Retype precisely the section of the data that starts at the line containing "family: Cervidae" and runs to its final line, ends included.

* **Collected data**

######

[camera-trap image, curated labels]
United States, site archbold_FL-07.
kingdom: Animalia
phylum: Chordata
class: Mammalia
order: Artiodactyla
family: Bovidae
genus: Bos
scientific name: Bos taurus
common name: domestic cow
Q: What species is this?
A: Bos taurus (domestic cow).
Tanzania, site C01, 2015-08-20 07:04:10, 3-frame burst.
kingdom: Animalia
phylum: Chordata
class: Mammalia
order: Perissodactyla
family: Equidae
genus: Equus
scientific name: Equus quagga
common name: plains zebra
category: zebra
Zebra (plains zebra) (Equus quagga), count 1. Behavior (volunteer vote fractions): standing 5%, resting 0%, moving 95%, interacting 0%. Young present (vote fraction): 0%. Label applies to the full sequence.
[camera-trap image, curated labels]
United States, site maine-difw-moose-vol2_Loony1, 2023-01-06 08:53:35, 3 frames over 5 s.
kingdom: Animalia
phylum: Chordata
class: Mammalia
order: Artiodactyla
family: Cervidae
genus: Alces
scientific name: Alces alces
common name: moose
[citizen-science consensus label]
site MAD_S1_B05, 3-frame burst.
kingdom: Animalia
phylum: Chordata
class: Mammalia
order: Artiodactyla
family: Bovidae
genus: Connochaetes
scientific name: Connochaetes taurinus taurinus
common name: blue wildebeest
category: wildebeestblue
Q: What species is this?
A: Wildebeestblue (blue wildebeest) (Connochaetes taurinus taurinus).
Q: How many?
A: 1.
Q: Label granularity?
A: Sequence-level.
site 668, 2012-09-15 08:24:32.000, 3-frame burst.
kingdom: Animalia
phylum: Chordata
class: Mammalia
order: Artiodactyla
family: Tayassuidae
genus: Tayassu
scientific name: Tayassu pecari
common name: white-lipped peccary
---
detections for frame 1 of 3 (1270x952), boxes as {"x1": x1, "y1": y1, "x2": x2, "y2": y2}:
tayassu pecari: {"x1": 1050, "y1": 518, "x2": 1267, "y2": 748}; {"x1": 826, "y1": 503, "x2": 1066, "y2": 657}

######

* **Solved problem**
family: Cervidae
genus: Alces
scientific name: Alces alces
common name: moose
[citizen-science consensus label]
site MAD_S1_B05, 3-frame burst.
kingdom: Animalia
phylum: Chordata
class: Mammalia
order: Artiodactyla
family: Bovidae
genus: Connochaetes
scientific name: Connochaetes taurinus taurinus
common name: blue wildebeest
category: wildebeestblue
Q: What species is this?
A: Wildebeestblue (blue wildebeest) (Connochaetes taurinus taurinus).
Q: How many?
A: 1.
Q: Label granularity?
A: Sequence-level.
site 668, 2012-09-15 08:24:32.000, 3-frame burst.
kingdom: Animalia
phylum: Chordata
class: Mammalia
order: Artiodactyla
family: Tayassuidae
genus: Tayassu
scientific name: Tayassu pecari
common name: white-lipped peccary
---
detections for frame 1 of 3 (1270x952), boxes as {"x1": x1, "y1": y1, "x2": x2, "y2": y2}:
tayassu pecari: {"x1": 1050, "y1": 518, "x2": 1267, "y2": 748}; {"x1": 826, "y1": 503, "x2": 1066, "y2": 657}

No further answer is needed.